▶ **TASK PROMPT**:
Please reproduce, word for word, the passage of the birding account below that opens with the words containing "Unfortunately, no pictures" and closes with "and Chipping Sparrows.".

──────── PAGE TEXT ────────

Unfortunately, no pictures of the bird since I didn't have my camera on me, and it also flew away while I was trying to get my classmates to look up at the tree where it was. Oh well.

Despite the weather predictions for the day, I raced against the rain and tried to get in a little birding. Then, even when it did start to rain, I just went back to my apartment to re-outfit myself: plastic bag and a solo cup with the bottom cut out to protect my camera against the rain. This provided more proof that I have no inclination whatsoever toward engineering, but it kind of worked. I only needed it to work for a little while, anyway. I'm glad I went out (to Mendon Ponds) because I saw lots of sparrows and Yellow Warblers. I can now check White-crowned Sparrow off of my life list. I also saw Yellow-rumped Warblers, Brown Thrashers, and Chipping Sparrows.

──────── RAW DATA ────────

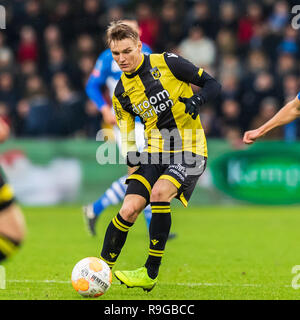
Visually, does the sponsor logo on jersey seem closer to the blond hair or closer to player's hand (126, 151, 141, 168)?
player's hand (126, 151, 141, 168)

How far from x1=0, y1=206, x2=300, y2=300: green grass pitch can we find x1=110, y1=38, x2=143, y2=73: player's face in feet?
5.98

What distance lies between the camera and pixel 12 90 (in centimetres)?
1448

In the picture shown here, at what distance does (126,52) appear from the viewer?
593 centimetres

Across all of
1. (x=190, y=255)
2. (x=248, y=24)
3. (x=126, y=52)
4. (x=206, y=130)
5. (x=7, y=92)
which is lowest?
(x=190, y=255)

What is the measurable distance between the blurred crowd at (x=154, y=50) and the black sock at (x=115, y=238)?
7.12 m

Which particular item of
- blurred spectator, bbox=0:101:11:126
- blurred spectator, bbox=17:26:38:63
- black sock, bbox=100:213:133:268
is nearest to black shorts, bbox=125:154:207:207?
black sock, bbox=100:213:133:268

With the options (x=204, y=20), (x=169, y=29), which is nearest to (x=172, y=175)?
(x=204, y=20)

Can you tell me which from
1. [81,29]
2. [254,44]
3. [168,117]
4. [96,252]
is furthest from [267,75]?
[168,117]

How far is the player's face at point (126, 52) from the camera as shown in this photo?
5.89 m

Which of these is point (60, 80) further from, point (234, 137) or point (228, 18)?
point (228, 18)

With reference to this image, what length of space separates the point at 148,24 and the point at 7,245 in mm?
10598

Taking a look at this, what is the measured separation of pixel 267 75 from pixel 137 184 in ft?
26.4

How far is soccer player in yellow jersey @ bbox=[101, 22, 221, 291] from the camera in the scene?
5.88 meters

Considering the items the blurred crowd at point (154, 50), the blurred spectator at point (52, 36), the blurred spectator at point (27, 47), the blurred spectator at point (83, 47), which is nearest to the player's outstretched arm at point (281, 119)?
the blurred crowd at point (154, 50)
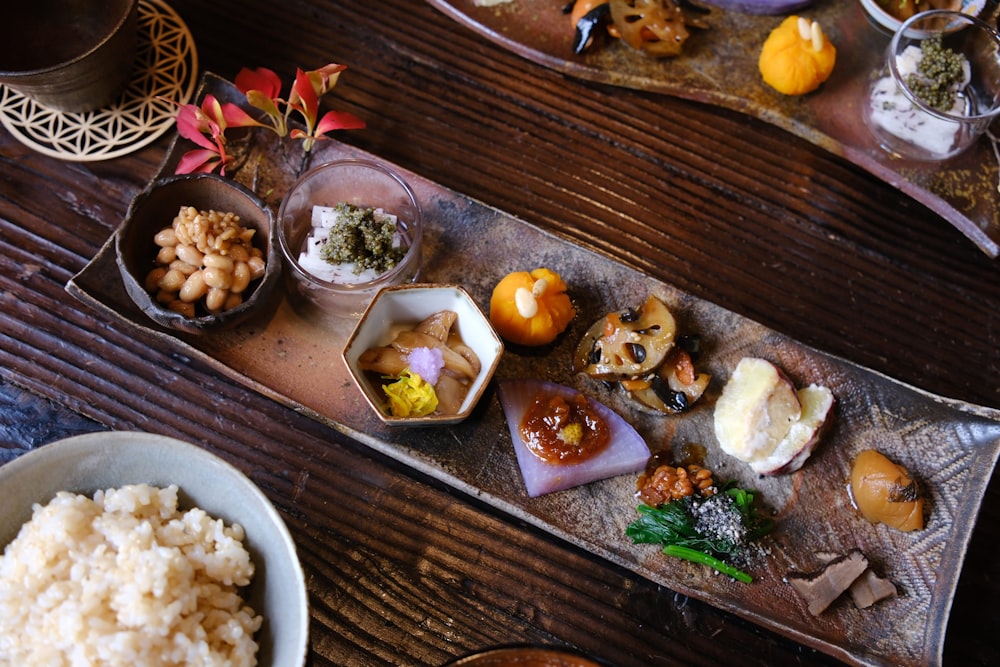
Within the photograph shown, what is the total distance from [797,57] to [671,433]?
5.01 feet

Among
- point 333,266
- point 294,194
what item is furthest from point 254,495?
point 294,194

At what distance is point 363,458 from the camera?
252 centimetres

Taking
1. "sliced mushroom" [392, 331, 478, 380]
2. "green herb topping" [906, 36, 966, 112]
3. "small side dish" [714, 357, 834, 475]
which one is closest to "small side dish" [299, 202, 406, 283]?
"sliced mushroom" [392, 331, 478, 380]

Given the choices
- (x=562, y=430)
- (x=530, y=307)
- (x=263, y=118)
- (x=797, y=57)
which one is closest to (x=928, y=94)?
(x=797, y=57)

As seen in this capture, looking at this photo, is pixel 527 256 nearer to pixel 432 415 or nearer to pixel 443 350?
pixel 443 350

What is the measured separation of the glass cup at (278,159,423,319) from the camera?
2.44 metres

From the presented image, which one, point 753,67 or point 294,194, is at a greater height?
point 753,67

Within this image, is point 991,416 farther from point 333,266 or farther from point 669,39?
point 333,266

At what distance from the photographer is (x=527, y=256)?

────────

▶ **RIGHT ANSWER**:
Unfortunately, no pictures of the bird since I didn't have my camera on me, and it also flew away while I was trying to get my classmates to look up at the tree where it was. Oh well.

Despite the weather predictions for the day, I raced against the rain and tried to get in a little birding. Then, even when it did start to rain, I just went back to my apartment to re-outfit myself: plastic bag and a solo cup with the bottom cut out to protect my camera against the rain. This provided more proof that I have no inclination whatsoever toward engineering, but it kind of worked. I only needed it to work for a little while, anyway. I'm glad I went out (to Mendon Ponds) because I saw lots of sparrows and Yellow Warblers. I can now check White-crowned Sparrow off of my life list. I also saw Yellow-rumped Warblers, Brown Thrashers, and Chipping Sparrows.